Esta jornada não é comparável à de um artista gestual que, supostamente faria as suas pinturas seguindo os seus gestos. Contudo, há uma espécie de proximidade, na medida em que aborda as matérias, a sua dureza, a sua plasticidade, a sua cor, a sua temperatura, a sua expressão como se estas, a própria manualidade e o facto de senti-las com as mãos, também o ajudassem a pensar, associando ideias e reflexões. Depois de terminar uma peça toma decisões finais, define e redefine intenções, explica-se a si mesmo porque e como criou uma dada metáfora, decide como prosseguir a sua viagem. Por um lado, estes aspetos tornam-se compreensíveis pelas suas palavras sobre estes temas. Por outro, identificam-se nas joias. Considero que, pelas duas vias, também explicam as suas contribuições para configurar o mundo da joalharia, a sua identidade e intenções na extensão da arte.


Broche, 2016, série Génesis. Homenaje a Manfred Bischoff, 75x65x15 mm

Sobre Marco Polo, conhecemos a sua inter-relação como o público, representado por Kublai Kan nas Cidades Invisíveis. Sobre Ramón Puig, refiro joias, mas também momentos que não veremos. Estes são seus, íntimos e complexos, porque envolvem uma multidão de temas, de ocupações e de preocupações que vai esclarecendo como caminhante ao fazer o seu caminho ao andar. Portanto, prestam-se a que, mais além do que vemos nas suas peças, se introduzam outro tipo de interrogações que, sendo de segundo grau, se baseiam nas palavras de Ramón Puig. Nesta perspetiva – nessa segunda fase de reflexão, da qual fala, talvez longe da sua mesa de trabalho – toma distância, volta-se sobre a sua alteridade criativa e a sua obra, construindo ambas simultaneamente ou aprendendo a fazê-lo, usando palavras suas. Já longe de pensar com as mãos, dos passos reflexivos que dá diante da mesa de trabalho, distancia-se e interroga-se. Será o que havemos de fazer também, em diálogo com as obras, interpretando cada peça.

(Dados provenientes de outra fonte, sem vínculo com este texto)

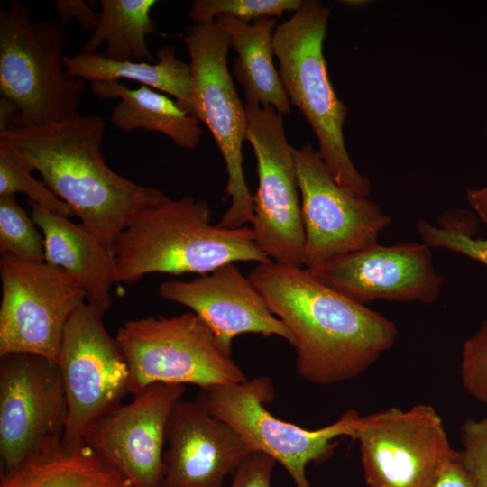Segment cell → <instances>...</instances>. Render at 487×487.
Segmentation results:
<instances>
[{
    "instance_id": "1",
    "label": "cell",
    "mask_w": 487,
    "mask_h": 487,
    "mask_svg": "<svg viewBox=\"0 0 487 487\" xmlns=\"http://www.w3.org/2000/svg\"><path fill=\"white\" fill-rule=\"evenodd\" d=\"M293 337L299 376L316 385L357 378L390 350L396 324L318 280L306 268L270 260L249 275Z\"/></svg>"
},
{
    "instance_id": "2",
    "label": "cell",
    "mask_w": 487,
    "mask_h": 487,
    "mask_svg": "<svg viewBox=\"0 0 487 487\" xmlns=\"http://www.w3.org/2000/svg\"><path fill=\"white\" fill-rule=\"evenodd\" d=\"M105 131L101 116L79 115L40 127L11 126L0 132V143L37 170L80 224L112 251L139 211L168 197L108 167L101 152Z\"/></svg>"
},
{
    "instance_id": "3",
    "label": "cell",
    "mask_w": 487,
    "mask_h": 487,
    "mask_svg": "<svg viewBox=\"0 0 487 487\" xmlns=\"http://www.w3.org/2000/svg\"><path fill=\"white\" fill-rule=\"evenodd\" d=\"M112 253L116 283L125 284L151 273L205 275L231 262L271 260L251 228L212 225L207 202L192 197L167 198L139 211Z\"/></svg>"
},
{
    "instance_id": "4",
    "label": "cell",
    "mask_w": 487,
    "mask_h": 487,
    "mask_svg": "<svg viewBox=\"0 0 487 487\" xmlns=\"http://www.w3.org/2000/svg\"><path fill=\"white\" fill-rule=\"evenodd\" d=\"M330 14L319 1L302 0L293 15L275 28L274 54L289 99L313 129L317 152L333 179L345 192L368 198L369 179L354 167L345 144L347 107L333 88L323 53Z\"/></svg>"
},
{
    "instance_id": "5",
    "label": "cell",
    "mask_w": 487,
    "mask_h": 487,
    "mask_svg": "<svg viewBox=\"0 0 487 487\" xmlns=\"http://www.w3.org/2000/svg\"><path fill=\"white\" fill-rule=\"evenodd\" d=\"M31 13L16 0L0 12V94L18 108L11 125L16 127H40L79 115L85 87L84 79L66 72L69 38L63 26L31 22Z\"/></svg>"
},
{
    "instance_id": "6",
    "label": "cell",
    "mask_w": 487,
    "mask_h": 487,
    "mask_svg": "<svg viewBox=\"0 0 487 487\" xmlns=\"http://www.w3.org/2000/svg\"><path fill=\"white\" fill-rule=\"evenodd\" d=\"M115 340L129 370L127 390L133 396L156 383L194 384L204 390L247 380L193 312L128 320Z\"/></svg>"
},
{
    "instance_id": "7",
    "label": "cell",
    "mask_w": 487,
    "mask_h": 487,
    "mask_svg": "<svg viewBox=\"0 0 487 487\" xmlns=\"http://www.w3.org/2000/svg\"><path fill=\"white\" fill-rule=\"evenodd\" d=\"M183 40L190 59L192 115L211 132L226 168L225 191L231 204L216 225L244 227L252 223L253 202L243 166L246 110L227 67L230 38L211 22L188 28Z\"/></svg>"
},
{
    "instance_id": "8",
    "label": "cell",
    "mask_w": 487,
    "mask_h": 487,
    "mask_svg": "<svg viewBox=\"0 0 487 487\" xmlns=\"http://www.w3.org/2000/svg\"><path fill=\"white\" fill-rule=\"evenodd\" d=\"M273 397L271 381L260 376L201 390L197 399L227 424L252 452L266 454L279 462L296 487H311L307 465L325 462L333 455L337 438L351 437L359 414L350 409L330 425L306 429L271 414L265 406Z\"/></svg>"
},
{
    "instance_id": "9",
    "label": "cell",
    "mask_w": 487,
    "mask_h": 487,
    "mask_svg": "<svg viewBox=\"0 0 487 487\" xmlns=\"http://www.w3.org/2000/svg\"><path fill=\"white\" fill-rule=\"evenodd\" d=\"M351 438L358 442L368 487H432L458 453L440 415L423 403L359 415Z\"/></svg>"
},
{
    "instance_id": "10",
    "label": "cell",
    "mask_w": 487,
    "mask_h": 487,
    "mask_svg": "<svg viewBox=\"0 0 487 487\" xmlns=\"http://www.w3.org/2000/svg\"><path fill=\"white\" fill-rule=\"evenodd\" d=\"M245 106L247 141L257 161L252 230L273 262L302 268L305 232L296 166L282 115L271 106Z\"/></svg>"
},
{
    "instance_id": "11",
    "label": "cell",
    "mask_w": 487,
    "mask_h": 487,
    "mask_svg": "<svg viewBox=\"0 0 487 487\" xmlns=\"http://www.w3.org/2000/svg\"><path fill=\"white\" fill-rule=\"evenodd\" d=\"M0 356L31 353L58 363L65 327L87 303L80 284L59 267L0 258Z\"/></svg>"
},
{
    "instance_id": "12",
    "label": "cell",
    "mask_w": 487,
    "mask_h": 487,
    "mask_svg": "<svg viewBox=\"0 0 487 487\" xmlns=\"http://www.w3.org/2000/svg\"><path fill=\"white\" fill-rule=\"evenodd\" d=\"M2 473L62 443L68 404L59 364L31 353L0 356Z\"/></svg>"
},
{
    "instance_id": "13",
    "label": "cell",
    "mask_w": 487,
    "mask_h": 487,
    "mask_svg": "<svg viewBox=\"0 0 487 487\" xmlns=\"http://www.w3.org/2000/svg\"><path fill=\"white\" fill-rule=\"evenodd\" d=\"M102 318L86 303L64 330L58 364L68 404L65 446L82 443L88 429L128 392L126 361Z\"/></svg>"
},
{
    "instance_id": "14",
    "label": "cell",
    "mask_w": 487,
    "mask_h": 487,
    "mask_svg": "<svg viewBox=\"0 0 487 487\" xmlns=\"http://www.w3.org/2000/svg\"><path fill=\"white\" fill-rule=\"evenodd\" d=\"M292 153L301 195L306 269L377 244L391 217L368 198L342 189L310 143L292 147Z\"/></svg>"
},
{
    "instance_id": "15",
    "label": "cell",
    "mask_w": 487,
    "mask_h": 487,
    "mask_svg": "<svg viewBox=\"0 0 487 487\" xmlns=\"http://www.w3.org/2000/svg\"><path fill=\"white\" fill-rule=\"evenodd\" d=\"M185 388L156 383L99 418L83 442L130 481L133 487H161L167 425Z\"/></svg>"
},
{
    "instance_id": "16",
    "label": "cell",
    "mask_w": 487,
    "mask_h": 487,
    "mask_svg": "<svg viewBox=\"0 0 487 487\" xmlns=\"http://www.w3.org/2000/svg\"><path fill=\"white\" fill-rule=\"evenodd\" d=\"M308 271L364 305L378 299L429 304L438 299L443 285L431 247L425 243L391 246L377 243Z\"/></svg>"
},
{
    "instance_id": "17",
    "label": "cell",
    "mask_w": 487,
    "mask_h": 487,
    "mask_svg": "<svg viewBox=\"0 0 487 487\" xmlns=\"http://www.w3.org/2000/svg\"><path fill=\"white\" fill-rule=\"evenodd\" d=\"M159 295L181 304L199 317L212 332L218 346L231 355L234 338L241 334H260L287 340L293 337L283 322L272 314L253 281L235 262L223 265L190 281L168 280L160 284Z\"/></svg>"
},
{
    "instance_id": "18",
    "label": "cell",
    "mask_w": 487,
    "mask_h": 487,
    "mask_svg": "<svg viewBox=\"0 0 487 487\" xmlns=\"http://www.w3.org/2000/svg\"><path fill=\"white\" fill-rule=\"evenodd\" d=\"M161 487H223L252 453L240 436L196 399L179 400L167 425Z\"/></svg>"
},
{
    "instance_id": "19",
    "label": "cell",
    "mask_w": 487,
    "mask_h": 487,
    "mask_svg": "<svg viewBox=\"0 0 487 487\" xmlns=\"http://www.w3.org/2000/svg\"><path fill=\"white\" fill-rule=\"evenodd\" d=\"M31 217L44 238V262L72 276L82 287L87 303L101 315L112 306L115 280L113 253L81 224L55 215L28 200Z\"/></svg>"
},
{
    "instance_id": "20",
    "label": "cell",
    "mask_w": 487,
    "mask_h": 487,
    "mask_svg": "<svg viewBox=\"0 0 487 487\" xmlns=\"http://www.w3.org/2000/svg\"><path fill=\"white\" fill-rule=\"evenodd\" d=\"M215 22L227 33L236 52L233 73L244 87L245 105L271 106L282 115L290 114V101L273 61L277 18L262 17L250 24L220 14Z\"/></svg>"
},
{
    "instance_id": "21",
    "label": "cell",
    "mask_w": 487,
    "mask_h": 487,
    "mask_svg": "<svg viewBox=\"0 0 487 487\" xmlns=\"http://www.w3.org/2000/svg\"><path fill=\"white\" fill-rule=\"evenodd\" d=\"M90 86L99 98H120L110 115L111 123L117 129L156 131L188 150L199 143L202 129L197 117L153 88L142 85L129 88L117 80L91 81Z\"/></svg>"
},
{
    "instance_id": "22",
    "label": "cell",
    "mask_w": 487,
    "mask_h": 487,
    "mask_svg": "<svg viewBox=\"0 0 487 487\" xmlns=\"http://www.w3.org/2000/svg\"><path fill=\"white\" fill-rule=\"evenodd\" d=\"M0 487H133L119 471L84 442L61 444L2 473Z\"/></svg>"
},
{
    "instance_id": "23",
    "label": "cell",
    "mask_w": 487,
    "mask_h": 487,
    "mask_svg": "<svg viewBox=\"0 0 487 487\" xmlns=\"http://www.w3.org/2000/svg\"><path fill=\"white\" fill-rule=\"evenodd\" d=\"M157 61H116L102 53L65 55L67 74L91 81L129 79L173 96L179 106L192 115L191 69L170 46H161Z\"/></svg>"
},
{
    "instance_id": "24",
    "label": "cell",
    "mask_w": 487,
    "mask_h": 487,
    "mask_svg": "<svg viewBox=\"0 0 487 487\" xmlns=\"http://www.w3.org/2000/svg\"><path fill=\"white\" fill-rule=\"evenodd\" d=\"M156 0H100V19L81 48L82 54H96L106 42L105 56L116 61H149L146 37L157 33L151 11Z\"/></svg>"
},
{
    "instance_id": "25",
    "label": "cell",
    "mask_w": 487,
    "mask_h": 487,
    "mask_svg": "<svg viewBox=\"0 0 487 487\" xmlns=\"http://www.w3.org/2000/svg\"><path fill=\"white\" fill-rule=\"evenodd\" d=\"M417 229L426 244L463 254L487 266V235L474 237L476 231L473 216L463 210L442 215L438 225L426 220L417 222Z\"/></svg>"
},
{
    "instance_id": "26",
    "label": "cell",
    "mask_w": 487,
    "mask_h": 487,
    "mask_svg": "<svg viewBox=\"0 0 487 487\" xmlns=\"http://www.w3.org/2000/svg\"><path fill=\"white\" fill-rule=\"evenodd\" d=\"M0 253L31 262L45 259L43 235L14 195L0 196Z\"/></svg>"
},
{
    "instance_id": "27",
    "label": "cell",
    "mask_w": 487,
    "mask_h": 487,
    "mask_svg": "<svg viewBox=\"0 0 487 487\" xmlns=\"http://www.w3.org/2000/svg\"><path fill=\"white\" fill-rule=\"evenodd\" d=\"M32 171L7 146L0 143V196L23 193L28 200L55 215L73 216L71 208L43 181L33 178Z\"/></svg>"
},
{
    "instance_id": "28",
    "label": "cell",
    "mask_w": 487,
    "mask_h": 487,
    "mask_svg": "<svg viewBox=\"0 0 487 487\" xmlns=\"http://www.w3.org/2000/svg\"><path fill=\"white\" fill-rule=\"evenodd\" d=\"M302 0H194L189 17L195 23L215 22L220 14L249 23L262 17H280L295 12Z\"/></svg>"
},
{
    "instance_id": "29",
    "label": "cell",
    "mask_w": 487,
    "mask_h": 487,
    "mask_svg": "<svg viewBox=\"0 0 487 487\" xmlns=\"http://www.w3.org/2000/svg\"><path fill=\"white\" fill-rule=\"evenodd\" d=\"M460 376L465 391L487 406V317L463 345Z\"/></svg>"
},
{
    "instance_id": "30",
    "label": "cell",
    "mask_w": 487,
    "mask_h": 487,
    "mask_svg": "<svg viewBox=\"0 0 487 487\" xmlns=\"http://www.w3.org/2000/svg\"><path fill=\"white\" fill-rule=\"evenodd\" d=\"M460 441L473 487H487V417L465 420L460 427Z\"/></svg>"
},
{
    "instance_id": "31",
    "label": "cell",
    "mask_w": 487,
    "mask_h": 487,
    "mask_svg": "<svg viewBox=\"0 0 487 487\" xmlns=\"http://www.w3.org/2000/svg\"><path fill=\"white\" fill-rule=\"evenodd\" d=\"M276 461L266 454L252 452L233 473L229 487H272Z\"/></svg>"
},
{
    "instance_id": "32",
    "label": "cell",
    "mask_w": 487,
    "mask_h": 487,
    "mask_svg": "<svg viewBox=\"0 0 487 487\" xmlns=\"http://www.w3.org/2000/svg\"><path fill=\"white\" fill-rule=\"evenodd\" d=\"M55 6L62 26L76 20L80 27L92 32L96 28L100 12L95 11L82 0H57Z\"/></svg>"
},
{
    "instance_id": "33",
    "label": "cell",
    "mask_w": 487,
    "mask_h": 487,
    "mask_svg": "<svg viewBox=\"0 0 487 487\" xmlns=\"http://www.w3.org/2000/svg\"><path fill=\"white\" fill-rule=\"evenodd\" d=\"M432 487H473L460 451L444 466Z\"/></svg>"
},
{
    "instance_id": "34",
    "label": "cell",
    "mask_w": 487,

Ana Campos nasceu no Porto, Portugal, em 1953. É joalheira e dedica-se, também, à investigação nesta área. No campo do ensino, foi professora de projeto e de teorias da arte e do design da joalharia contemporânea. Até 2013, foi diretora do ramo artes/joalharia e coordenadora da pós-graduação em design de joalharia da ESAD – Escola Superior de Artes e Design, em Matosinhos, Portugal. Tem-se dedicado a curadoria e produção de exposições de joalharia nacionais e internacionais. Licenciou-se em Design de Comunicação na FBAUP. Estudou joalharia no Ar.Co, Lisboa e na Escola Massana, Barcelona, como bolseira da Fundação Calouste Gulbenkian. Realizou uma pós-graduação em Relações Interculturais, pela Universidade Aberta, Porto, que conduziu ao mestrado na área de Antropologia Visual, cuja dissertação se intitula "Cel i Mar: Ramón Puig, actor num novo cenário da joalharia". A orientação foi de José Ribeiro. Atualmente, é doutorada em filosofia na Universidad Autónoma de Barcelona. Terminou o doutoramento em 2014, com orientação de Gerard Vilar. Desenvolveu uma tese intitulada: "La joyería contemporánea como arte: un estudio filosófico".